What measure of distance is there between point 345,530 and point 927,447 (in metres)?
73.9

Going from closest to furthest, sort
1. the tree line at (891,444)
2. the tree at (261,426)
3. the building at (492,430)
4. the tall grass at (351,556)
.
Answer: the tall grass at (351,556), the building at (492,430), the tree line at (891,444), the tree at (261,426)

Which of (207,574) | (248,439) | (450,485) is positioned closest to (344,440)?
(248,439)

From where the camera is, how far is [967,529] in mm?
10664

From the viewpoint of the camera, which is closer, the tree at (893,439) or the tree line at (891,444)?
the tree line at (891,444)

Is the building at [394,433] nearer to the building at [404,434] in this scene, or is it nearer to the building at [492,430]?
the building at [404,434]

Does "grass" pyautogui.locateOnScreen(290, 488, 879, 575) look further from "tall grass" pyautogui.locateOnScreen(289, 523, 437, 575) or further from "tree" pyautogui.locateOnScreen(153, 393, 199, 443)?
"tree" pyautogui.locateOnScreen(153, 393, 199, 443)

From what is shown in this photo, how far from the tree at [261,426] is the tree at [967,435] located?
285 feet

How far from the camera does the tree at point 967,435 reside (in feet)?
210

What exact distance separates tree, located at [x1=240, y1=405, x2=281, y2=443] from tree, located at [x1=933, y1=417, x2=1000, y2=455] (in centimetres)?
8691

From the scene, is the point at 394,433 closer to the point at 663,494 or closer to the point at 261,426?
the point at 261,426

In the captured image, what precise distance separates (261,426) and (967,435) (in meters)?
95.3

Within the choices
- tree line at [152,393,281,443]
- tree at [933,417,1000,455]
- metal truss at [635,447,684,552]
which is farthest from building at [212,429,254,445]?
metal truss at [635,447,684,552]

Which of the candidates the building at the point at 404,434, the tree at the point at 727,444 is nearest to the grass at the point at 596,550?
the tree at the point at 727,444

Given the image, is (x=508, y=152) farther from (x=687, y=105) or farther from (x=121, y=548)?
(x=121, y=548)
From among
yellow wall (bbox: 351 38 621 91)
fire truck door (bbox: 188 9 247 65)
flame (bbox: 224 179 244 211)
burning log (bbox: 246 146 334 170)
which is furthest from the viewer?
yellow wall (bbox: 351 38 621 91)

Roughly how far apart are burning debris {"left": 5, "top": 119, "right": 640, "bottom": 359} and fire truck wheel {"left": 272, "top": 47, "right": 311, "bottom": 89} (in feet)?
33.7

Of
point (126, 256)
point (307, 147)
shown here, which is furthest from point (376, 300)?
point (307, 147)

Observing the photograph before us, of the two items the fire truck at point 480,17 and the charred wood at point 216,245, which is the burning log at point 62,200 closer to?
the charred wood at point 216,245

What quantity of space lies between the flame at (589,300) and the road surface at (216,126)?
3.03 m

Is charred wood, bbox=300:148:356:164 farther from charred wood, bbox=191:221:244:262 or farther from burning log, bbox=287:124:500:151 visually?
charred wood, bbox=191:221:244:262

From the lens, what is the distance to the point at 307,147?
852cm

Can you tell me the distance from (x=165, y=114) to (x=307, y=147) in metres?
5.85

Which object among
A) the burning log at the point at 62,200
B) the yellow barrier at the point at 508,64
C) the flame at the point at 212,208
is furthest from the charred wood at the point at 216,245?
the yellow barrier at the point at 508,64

▬▬▬

◆ GOAL OF THE EXERCISE:
Write out exactly the final stretch of the records: the line containing "Roughly how far" and every line after it, through the last, and nothing else.

◆ CORRECT OUTPUT:
Roughly how far apart are burning debris {"left": 5, "top": 119, "right": 640, "bottom": 359} and fire truck wheel {"left": 272, "top": 47, "right": 311, "bottom": 89} (in feet)?
33.7

Of
point (126, 256)
point (307, 147)
shown here, which is furthest from point (376, 300)?
point (307, 147)

Observing the photograph before us, of the two items the fire truck at point 480,17 and the charred wood at point 216,245, which is the burning log at point 62,200 closer to?
the charred wood at point 216,245

What quantity of space lies between the flame at (589,300) and the road surface at (216,126)?
3.03 m

Is charred wood, bbox=300:148:356:164 farther from charred wood, bbox=191:221:244:262 or farther from burning log, bbox=287:124:500:151 visually?
charred wood, bbox=191:221:244:262

From the lens, what is the distance to the point at 307,147?
852cm

Can you tell me the distance from (x=165, y=114) to (x=307, y=147) in metres?
5.85

Which object among
A) the burning log at the point at 62,200
B) the yellow barrier at the point at 508,64
C) the flame at the point at 212,208
is furthest from the charred wood at the point at 216,245?
the yellow barrier at the point at 508,64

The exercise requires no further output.